Sunday, February 20, 2011

No Great Mischief

Family is one of the most important things to me, for it is our families that we share and celebrate all of the joys and tragedies life has to offer. So when I found this weeks book I knew I would enjoy it. No Great Mischief, written by Canadian author Alistair MacLead, is an intricate tale of truth about people who care for one another and for the living world around them. This novel is pervaded by humour and colour, intensely vivid, with enduring truths couched in pellucid prose. It speaks of great loves and tragic losses that will move readers in every corner of the world.

No Great Mischief tells the sprawling story of one Scottish clan, the MacDonalds, who come to Cape Breton from Scotland in the 18th century and struggle valiantly to maintain their pride and identity up through the end of the millennium. The narrative is in the hands of a rather staid Ontario orthodontist, Alexander MacDonald, who guides us through his family’s mythic past as he recollects the heroic stories of his people: loggers, miners, drinkers, adventurers; men forever in exile, forever linked to their clan. There is the legendary patriarch who left the Scottish Highlands in 1779 and resettled in “the land of trees,” where his descendents became a separate Nova Scotia clan. There is the team of brothers and cousins, expert miners in demand around the world for their dangerous skills. And there is Alexander and his twin sister, who have left Cape Breton and prospered, yet are haunted by the past. What emanates is a loving retrieval of a people's native strategy of survival through history and across a changing landscape. Elegiac, hypnotic, by turns joyful and sad, No Great Mischief is a spellbinding story of family, loyalty, exile, and of the blood ties that bind us, generations later, to the land from which our ancestors came.

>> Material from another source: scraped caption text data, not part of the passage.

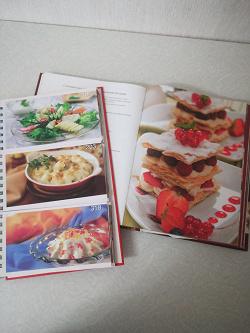 Отдается в дар «Книги по кулинарии»
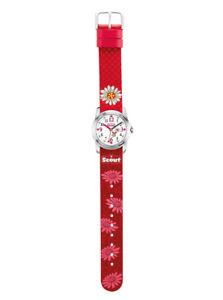 【送料無料】腕時計 スカウトキディscout kinderuhr sweeties flower 301028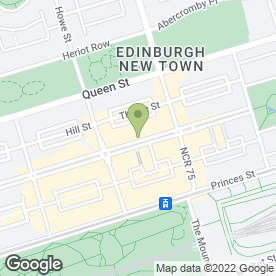 Map of Opal Lounge in Edinburgh, midlothian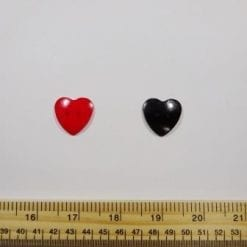 Large Heart Buttons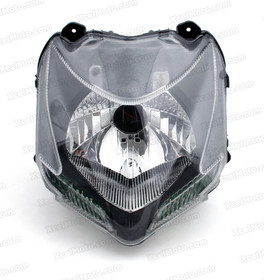 Motorcycle headlight/headlamp assembly kit for 2008 2009 2010 2011 2012 Ducati 848 Streetfighter.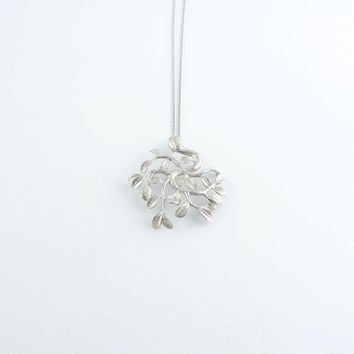 Long white gold necklace | Tree of life, Boho necklace, Layering jewelry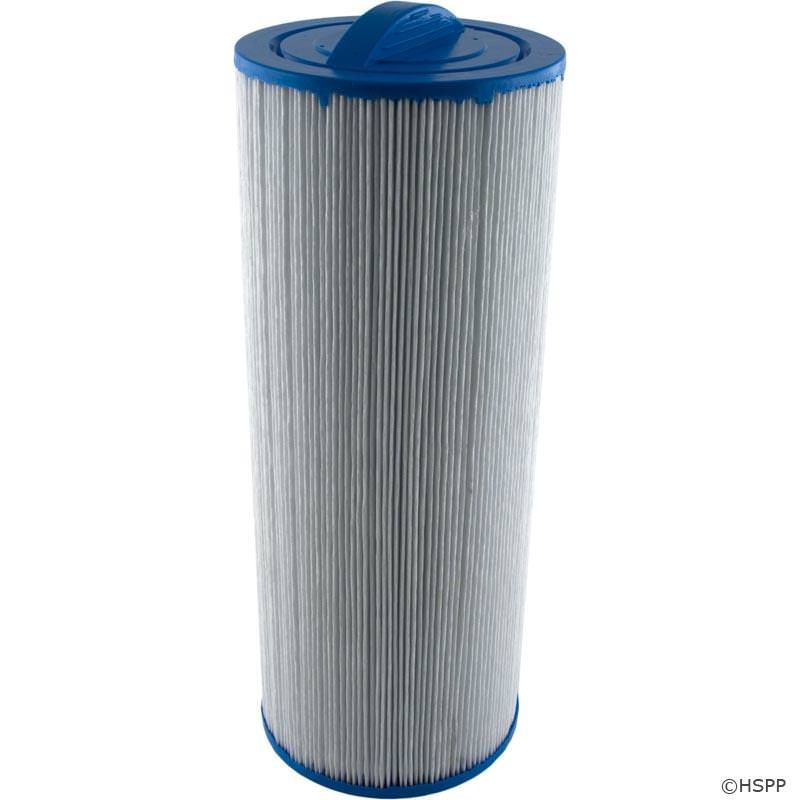 Pleatco PLE-051-9618 - Spa Filter Cartridge 25 Sq Ft, 11-7/8 inch FC-0141, 4CH-30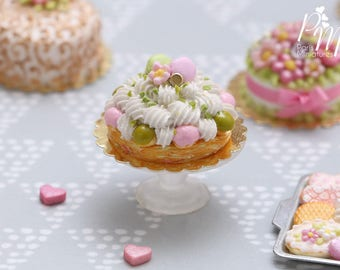Pink and Pistachio St Honoré French Pastry - Decorated with Macarons - Miniature Food for Dollhouse 12th scale (1:12)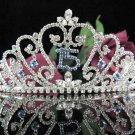 Elegance 15 Birthday Tiara;Crystal Occasion Tiara;Fancy Fashion Hair accessories#1010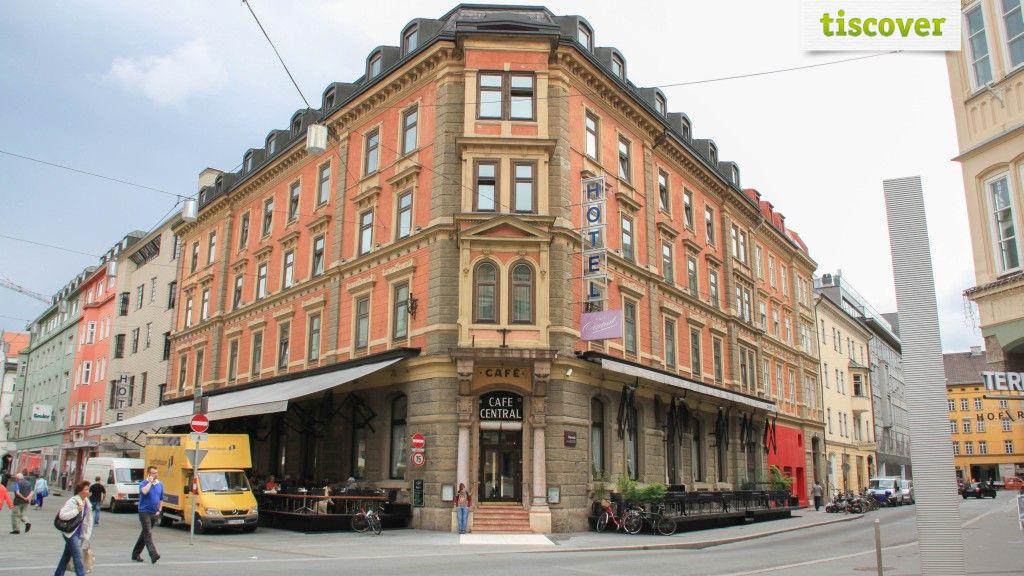 Aussenansicht im Sommer - Hotel Central Innsbruck Innsbruck
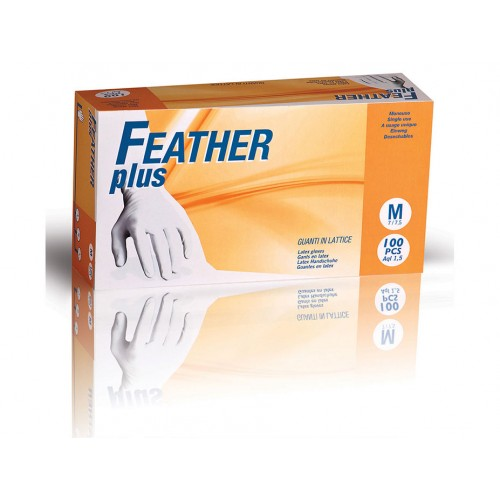 FEATHER plus 100ks. latexové rukavice s púdrom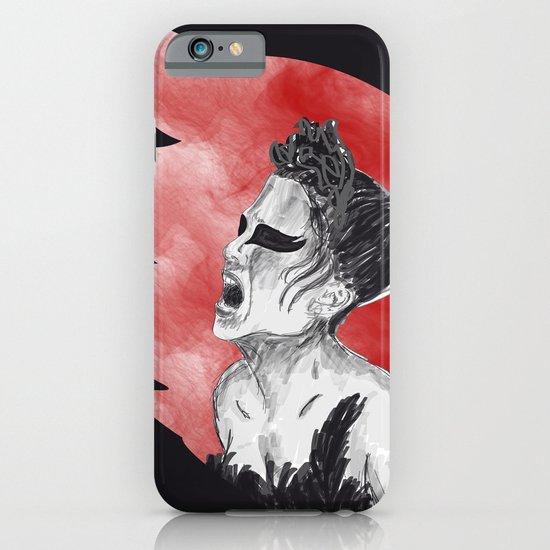 Black Swan III iPhone & iPod Case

From the moment Alexander MacDonald sets out along Highway 3 to visit his alcoholic brother, this sturdily textured debut novel never hesitates or meanders. There are plenty of diverse characters who possess strength and depth, and continue to linger in your mind. The vivid and changing scenes, and gripping incidents are laced with grace and wisdom. Four generations of MacDonalds move through the pages of this book, from the first to arrive in Cape Breton from Scotland to narrator Alexander and his siblings. MacLeod, who has been heralded in his native Canada as a master of the short story, exhibits a remarkable ability to create and handle an intricate plot that goes back and forth between past and present. Though sentimentality plays a considerable part in the unfolding of the drama, MacLeod's clever writing disciplines and subdues it.

Generations after their forebears went into exile, the MacDonalds still face seemingly unmitigated hardships and cruelties of life. But, like all the clansman, they are sustained by a family history that seems to run through their veins. The MacDonalds find strength and support in their shared history, the resurrection of their Gaelic heritage, and their family creed: "take care of your blood". It's through these lovingly recounted stories-wildly comic or heartbreakingly tragic-that we discover the hope against hope upon which every family must sometimes rely.

The novel's title quotes General Wolfe, who had fought against the MacDonalds in an earlier conflict but relied on them to take the Plains of Abraham: 'They are hardy, intrepid, accustomed to a rough country, and no great mischief if they fall.' Wolfe regarded the Highlanders as his secret enemies, and was furious at their insistence on carrying their wounded from the field when ordered to retreat. Here in the public record are themes that the book explores more domestically: a self-sacrificial code of honour, and the betrayal that lies in wait for it.

This is a simply great novel. The simplicity lies in the device of the plot. The greatness lies in its scope, imagination, and execution. MacLead's message beguiles, his prose captivates, and his narrative never loosens a deceptively gentle grip. MacLeod’s descriptions are remarkable, and you will find scenes from this majestic novel burned into your mind forever.